I am trying to convert instances of nested 'for' loops into a summation expression. The current code fragment I have is:

for i = 1 to n:
    for j = 1 to n:
        if (i*j >= n):
            for k = 1 to n:
                sum++
        endif

Basically, the 'if' conditional is confusing me. I know that the loops prior will be called n^2 times, but the third loop is only called when $i*j >= n$. How would I write the third summation to account for this, and then evaluate the overall loop's time complexity?

Answer 1

Hint:

The "for" cycle in $k$ is very easy to turn into something simpler...

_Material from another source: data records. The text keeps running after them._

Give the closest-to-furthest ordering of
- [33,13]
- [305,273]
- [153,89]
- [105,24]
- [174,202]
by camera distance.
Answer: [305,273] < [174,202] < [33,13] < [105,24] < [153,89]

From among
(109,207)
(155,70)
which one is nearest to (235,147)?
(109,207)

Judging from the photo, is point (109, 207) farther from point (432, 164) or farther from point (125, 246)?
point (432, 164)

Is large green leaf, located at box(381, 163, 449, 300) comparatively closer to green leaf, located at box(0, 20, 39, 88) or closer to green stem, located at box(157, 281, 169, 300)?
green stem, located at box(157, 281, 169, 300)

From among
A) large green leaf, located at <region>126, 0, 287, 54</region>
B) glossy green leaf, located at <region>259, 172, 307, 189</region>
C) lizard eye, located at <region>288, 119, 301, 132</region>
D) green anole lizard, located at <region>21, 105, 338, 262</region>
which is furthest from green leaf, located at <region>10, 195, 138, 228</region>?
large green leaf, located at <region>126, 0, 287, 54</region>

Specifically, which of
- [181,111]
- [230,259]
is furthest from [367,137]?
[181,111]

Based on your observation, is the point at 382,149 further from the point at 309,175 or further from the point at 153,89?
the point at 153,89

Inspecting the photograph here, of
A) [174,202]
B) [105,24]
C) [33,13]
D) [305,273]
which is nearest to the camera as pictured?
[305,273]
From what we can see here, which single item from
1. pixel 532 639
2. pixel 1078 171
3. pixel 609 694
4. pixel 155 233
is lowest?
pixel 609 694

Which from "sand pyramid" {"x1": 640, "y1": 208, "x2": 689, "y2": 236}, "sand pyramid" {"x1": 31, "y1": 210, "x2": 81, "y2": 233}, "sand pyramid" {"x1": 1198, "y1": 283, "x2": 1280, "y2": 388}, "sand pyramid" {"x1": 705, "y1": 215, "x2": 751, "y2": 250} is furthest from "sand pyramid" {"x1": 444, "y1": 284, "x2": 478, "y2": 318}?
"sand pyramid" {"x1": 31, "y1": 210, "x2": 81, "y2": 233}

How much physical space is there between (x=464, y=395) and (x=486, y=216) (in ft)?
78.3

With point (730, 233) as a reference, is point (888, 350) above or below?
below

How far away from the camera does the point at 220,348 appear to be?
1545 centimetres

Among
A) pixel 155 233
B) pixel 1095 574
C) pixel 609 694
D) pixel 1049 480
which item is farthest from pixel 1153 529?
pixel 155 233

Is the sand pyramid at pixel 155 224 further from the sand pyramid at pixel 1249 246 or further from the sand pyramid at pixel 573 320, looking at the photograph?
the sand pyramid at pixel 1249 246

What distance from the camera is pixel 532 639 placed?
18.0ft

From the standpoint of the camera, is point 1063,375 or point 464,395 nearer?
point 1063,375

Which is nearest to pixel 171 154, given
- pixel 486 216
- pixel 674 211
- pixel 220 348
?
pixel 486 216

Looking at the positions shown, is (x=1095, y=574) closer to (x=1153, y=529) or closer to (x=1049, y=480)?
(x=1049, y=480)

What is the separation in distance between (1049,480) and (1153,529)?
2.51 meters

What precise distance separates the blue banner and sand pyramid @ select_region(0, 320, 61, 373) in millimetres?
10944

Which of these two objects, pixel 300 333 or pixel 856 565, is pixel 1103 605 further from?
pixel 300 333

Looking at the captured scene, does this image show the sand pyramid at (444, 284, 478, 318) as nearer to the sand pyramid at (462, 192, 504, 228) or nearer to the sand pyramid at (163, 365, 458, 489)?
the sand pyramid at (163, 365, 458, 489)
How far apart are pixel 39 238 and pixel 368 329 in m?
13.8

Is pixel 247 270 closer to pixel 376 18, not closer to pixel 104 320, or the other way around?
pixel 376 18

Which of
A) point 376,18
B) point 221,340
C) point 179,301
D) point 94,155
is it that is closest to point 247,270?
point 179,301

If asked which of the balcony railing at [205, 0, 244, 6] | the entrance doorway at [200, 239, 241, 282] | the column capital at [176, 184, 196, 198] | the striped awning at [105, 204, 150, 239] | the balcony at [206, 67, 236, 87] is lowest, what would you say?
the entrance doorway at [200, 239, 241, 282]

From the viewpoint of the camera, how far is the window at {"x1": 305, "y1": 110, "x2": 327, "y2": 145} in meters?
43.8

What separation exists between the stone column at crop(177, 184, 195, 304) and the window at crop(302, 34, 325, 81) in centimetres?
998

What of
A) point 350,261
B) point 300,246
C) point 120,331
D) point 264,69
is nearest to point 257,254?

As for the other parts, see if you can split the problem into easier steps. For example, what happens for $i=1$? And what happens for $i=2$? And $i=3$? And...

Answer 2

We obtain \begin{align*} \color{blue}{\sum_{i=1}^n}&\color{blue}{\sum_{j=1}^n[i j\geq n]\sum_{k=1}^n1}\tag{1}\\ &=n\sum_{i=1}^n\sum_{j=1}^n[i j\geq n]\\ &=n\left(\sum_{i=1}^n\sum_{{j=\left\lfloor n/i \right\rfloor}\atop{i\mid n}}^n1+\sum_{i=1}^n\sum_{{j=\left\lfloor n/i \right\rfloor+1}\atop{i\not \mid n}}^n1\right)\tag{2}\\ &=n\left(\sum_{i=1}^n\sum_{j=\left\lfloor n/i \right\rfloor+1}^n1+\sum_{{i=1}\atop{i\mid n}}^n1\right)\\ &=n\left(\sum_{i=1}^n\left(n-\left\lfloor\frac{n}{i}\right\rfloor\right)+\tau(n)\right)\tag{3}\\ &=n\left(n^2-\sum_{i=1}^n\left\lfloor\frac{n}{i}\right\rfloor+\tau(n)\right)\\ &\,\,\color{blue}{=n\left(n^2-\sum_{i=1}^{n-1}\tau(i)\right)}\tag{4}\\ &\,\,\color{blue}{\sim n^3-n^2\left(\log n+2\gamma-1\right)+O\left(n^{3/2}\right)}\tag{5} \end{align*}

Comment:

• In (1) we use Iverson brackets to represent the condition $ij\geq n$.

• In (2) we rewrite the expression using the floor function. Note the $\pm 1$ technicality regarding the range of summation.

• In (3) we simplify the inner sum of the left-hand term and use the $\tau$-function which counts the number of divisors.

• In (4) we use an identity stated in A006218 to get rid of the floor function.

• In (5) we use an asymptotic expansion which is also stated in OEIS/A006218.

Answer 3

At the basic level, for loops are also rewritable as conditionals. Anyways, on to the meat of the problem. The conditional can be removed if you replace 1 in the previous loop with ceil(n/i). So it can be rewritten as:

for i = 1 to n: for j = ceil(n/i) to n: for k = 1 to n: sum++

Then the inner 2 loops compress to:

sum+=n*(n-ceil(n/i)+1)

Which then gets called n times, but the sum can be wriiten as:

$$n\sum_{i=1}^{n}(n-\lceil\frac{n}{i}\rceil+1)$$

As to the time complexity of the code as wriiten..., it'll take, okay I don't quite know that part.